Content starts
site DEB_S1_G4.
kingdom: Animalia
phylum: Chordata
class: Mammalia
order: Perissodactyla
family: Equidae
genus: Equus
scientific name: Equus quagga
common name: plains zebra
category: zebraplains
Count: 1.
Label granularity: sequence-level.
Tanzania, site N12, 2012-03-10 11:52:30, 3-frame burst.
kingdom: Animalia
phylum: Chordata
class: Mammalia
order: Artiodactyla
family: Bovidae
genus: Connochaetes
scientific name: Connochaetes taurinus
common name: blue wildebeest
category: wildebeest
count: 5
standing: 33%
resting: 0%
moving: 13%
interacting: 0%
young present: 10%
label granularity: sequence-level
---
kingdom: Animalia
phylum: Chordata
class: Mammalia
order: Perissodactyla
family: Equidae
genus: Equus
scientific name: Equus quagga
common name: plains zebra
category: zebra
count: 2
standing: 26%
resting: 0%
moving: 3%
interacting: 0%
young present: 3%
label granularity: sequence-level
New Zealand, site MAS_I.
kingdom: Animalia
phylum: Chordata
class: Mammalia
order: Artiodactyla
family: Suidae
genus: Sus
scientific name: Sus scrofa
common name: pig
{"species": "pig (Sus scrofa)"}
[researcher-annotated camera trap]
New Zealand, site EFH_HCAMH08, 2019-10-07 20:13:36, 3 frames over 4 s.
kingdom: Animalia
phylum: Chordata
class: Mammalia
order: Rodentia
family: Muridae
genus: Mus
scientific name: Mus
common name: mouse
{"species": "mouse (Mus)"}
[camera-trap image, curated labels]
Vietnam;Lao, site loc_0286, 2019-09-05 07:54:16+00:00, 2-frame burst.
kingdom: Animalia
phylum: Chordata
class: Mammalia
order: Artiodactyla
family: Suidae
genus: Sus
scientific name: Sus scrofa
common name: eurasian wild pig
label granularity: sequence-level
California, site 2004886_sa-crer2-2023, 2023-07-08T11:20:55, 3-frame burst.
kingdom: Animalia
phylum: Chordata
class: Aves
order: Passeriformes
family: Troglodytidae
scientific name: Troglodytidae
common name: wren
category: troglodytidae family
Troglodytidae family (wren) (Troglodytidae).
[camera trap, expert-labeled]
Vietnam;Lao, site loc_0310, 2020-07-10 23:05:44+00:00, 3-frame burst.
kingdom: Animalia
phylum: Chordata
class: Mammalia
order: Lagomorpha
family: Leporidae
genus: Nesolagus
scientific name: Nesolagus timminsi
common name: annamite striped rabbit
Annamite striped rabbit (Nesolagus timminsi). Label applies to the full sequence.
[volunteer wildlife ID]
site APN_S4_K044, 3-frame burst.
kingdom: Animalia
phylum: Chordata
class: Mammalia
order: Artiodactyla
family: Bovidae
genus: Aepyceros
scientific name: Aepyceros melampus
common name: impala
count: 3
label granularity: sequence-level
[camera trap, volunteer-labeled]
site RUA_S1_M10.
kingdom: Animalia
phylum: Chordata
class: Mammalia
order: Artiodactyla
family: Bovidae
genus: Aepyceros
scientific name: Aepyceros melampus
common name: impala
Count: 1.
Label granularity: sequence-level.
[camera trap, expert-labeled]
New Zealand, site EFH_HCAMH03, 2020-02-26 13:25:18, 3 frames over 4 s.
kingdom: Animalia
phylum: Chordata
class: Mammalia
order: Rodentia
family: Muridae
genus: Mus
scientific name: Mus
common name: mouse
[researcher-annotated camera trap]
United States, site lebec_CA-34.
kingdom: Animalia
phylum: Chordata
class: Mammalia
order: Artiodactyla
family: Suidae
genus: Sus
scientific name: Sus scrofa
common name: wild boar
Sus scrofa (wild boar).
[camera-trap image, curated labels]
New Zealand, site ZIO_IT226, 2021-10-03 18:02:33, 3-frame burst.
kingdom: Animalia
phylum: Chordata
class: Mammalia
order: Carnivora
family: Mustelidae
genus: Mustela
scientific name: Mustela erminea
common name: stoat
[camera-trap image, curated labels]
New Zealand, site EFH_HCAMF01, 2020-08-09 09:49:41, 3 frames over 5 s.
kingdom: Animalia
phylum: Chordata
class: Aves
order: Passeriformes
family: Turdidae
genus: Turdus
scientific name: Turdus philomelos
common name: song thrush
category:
Content ends
- _Task item_:
Throughout the data above, copy all lines where the word "Zealand" is found.

- _Task answer_:
New Zealand, site MAS_I.
New Zealand, site EFH_HCAMH08, 2019-10-07 20:13:36, 3 frames over 4 s.
New Zealand, site EFH_HCAMH03, 2020-02-26 13:25:18, 3 frames over 4 s.
New Zealand, site ZIO_IT226, 2021-10-03 18:02:33, 3-frame burst.
New Zealand, site EFH_HCAMF01, 2020-08-09 09:49:41, 3 frames over 5 s.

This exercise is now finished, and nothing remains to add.